If there was shock across Europe at the results of the French parliamentary polls in June, there was also a definite touch of schadenfreude. And that’s because President Emmanuel Macron, whose political alliance lost its absolute majority, is an easy man to dislike, if not an easy man to dismiss.
That’s a problem for the European Union as it grapples with war and want, and seeks to delineate a vision of its future. Because love him or loathe him, Macron is the only European leader daring to, as he put it in a January speech, “invent a possible dream”.
Macron’s vision for Europe is built around a series of big ideas: strategic autonomy to reduce the bloc’s military, economic and technological dependence on other powers; a European political community that would encompass candidate countries and possibly the UK; and his insistence on the creation of a “Europe that protects”.

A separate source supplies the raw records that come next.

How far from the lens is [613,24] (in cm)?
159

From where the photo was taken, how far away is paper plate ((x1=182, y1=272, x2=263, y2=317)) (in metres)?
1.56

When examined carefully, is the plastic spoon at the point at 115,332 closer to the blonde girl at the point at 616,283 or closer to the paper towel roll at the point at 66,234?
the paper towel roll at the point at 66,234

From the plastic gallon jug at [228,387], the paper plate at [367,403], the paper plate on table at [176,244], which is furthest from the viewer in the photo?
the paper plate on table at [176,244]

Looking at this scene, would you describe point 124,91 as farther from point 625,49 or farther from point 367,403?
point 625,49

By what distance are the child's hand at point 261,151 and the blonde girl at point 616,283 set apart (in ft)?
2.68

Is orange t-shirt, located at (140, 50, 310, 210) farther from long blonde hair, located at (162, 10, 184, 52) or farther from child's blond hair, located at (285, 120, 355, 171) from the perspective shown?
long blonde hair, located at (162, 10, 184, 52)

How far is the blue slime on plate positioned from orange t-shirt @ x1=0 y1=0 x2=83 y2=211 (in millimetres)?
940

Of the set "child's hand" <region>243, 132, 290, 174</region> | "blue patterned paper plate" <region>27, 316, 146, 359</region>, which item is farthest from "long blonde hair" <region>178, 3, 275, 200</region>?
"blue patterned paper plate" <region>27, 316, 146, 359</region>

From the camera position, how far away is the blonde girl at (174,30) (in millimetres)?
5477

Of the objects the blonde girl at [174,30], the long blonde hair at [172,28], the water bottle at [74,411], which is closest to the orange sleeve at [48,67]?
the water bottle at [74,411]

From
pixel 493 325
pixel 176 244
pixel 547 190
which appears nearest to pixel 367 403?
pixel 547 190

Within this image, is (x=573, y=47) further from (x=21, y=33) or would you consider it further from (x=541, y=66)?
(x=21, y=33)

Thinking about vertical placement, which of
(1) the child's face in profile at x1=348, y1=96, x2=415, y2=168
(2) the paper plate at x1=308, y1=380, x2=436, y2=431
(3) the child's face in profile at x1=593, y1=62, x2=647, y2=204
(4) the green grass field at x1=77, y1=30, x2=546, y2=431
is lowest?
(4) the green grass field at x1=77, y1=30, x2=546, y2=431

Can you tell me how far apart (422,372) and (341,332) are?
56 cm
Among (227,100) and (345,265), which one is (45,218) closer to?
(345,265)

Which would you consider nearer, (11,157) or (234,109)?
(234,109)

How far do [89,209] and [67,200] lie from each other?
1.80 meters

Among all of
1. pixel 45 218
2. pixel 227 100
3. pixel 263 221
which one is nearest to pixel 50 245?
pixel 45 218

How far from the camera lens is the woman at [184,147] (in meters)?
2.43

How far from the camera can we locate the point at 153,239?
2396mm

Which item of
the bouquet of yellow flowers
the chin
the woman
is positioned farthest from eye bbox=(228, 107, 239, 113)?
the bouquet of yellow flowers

The 44-year-old president was able to push this agenda during France’s six-month presidency of the European Council this year, even as he fought a re-election campaign in April. His ambitions are grand, as befits a man whose parliamentary setback led to a flurry of headlines evoking the end of the Jupiterian era, a reference to the Roman god and Macron’s top-down style of governance.
In that January speech at the start of France’s term as council president, Macron sketched out his grandiose idea: “Our ability to invent a possible dream, to make it tangible, to make it a reality, to make it useful to our citizens, will be the key to our success. We have the strength, and the means.”
The June election changed all that, with many predicting that Macron will now have to – albeit reluctantly – turn his attention from shaping Europe’s future to the baser business of political horse-trading at home to ensure his team can actually govern.
Mujtaba Rahman, managing director for Europe at the Eurasia Group, says there is no doubt Macron will be distracted as he tries to broker the compromises that will be necessary to push his policies through the National Assembly. He can’t rely on the conservative Les Républicains, who will fear being tainted by any association with an unpopular president, and so deals will probably have to be done on an ad-hoc basis.
“It’s a very hostile parliament, it’s a very difficult domestic context and it’s absolutely going to distract from Macron’s focus abroad, and his ability to look beyond what’s going on in France,” said Rahman, who believes Macron may be driven to call an early election next summer.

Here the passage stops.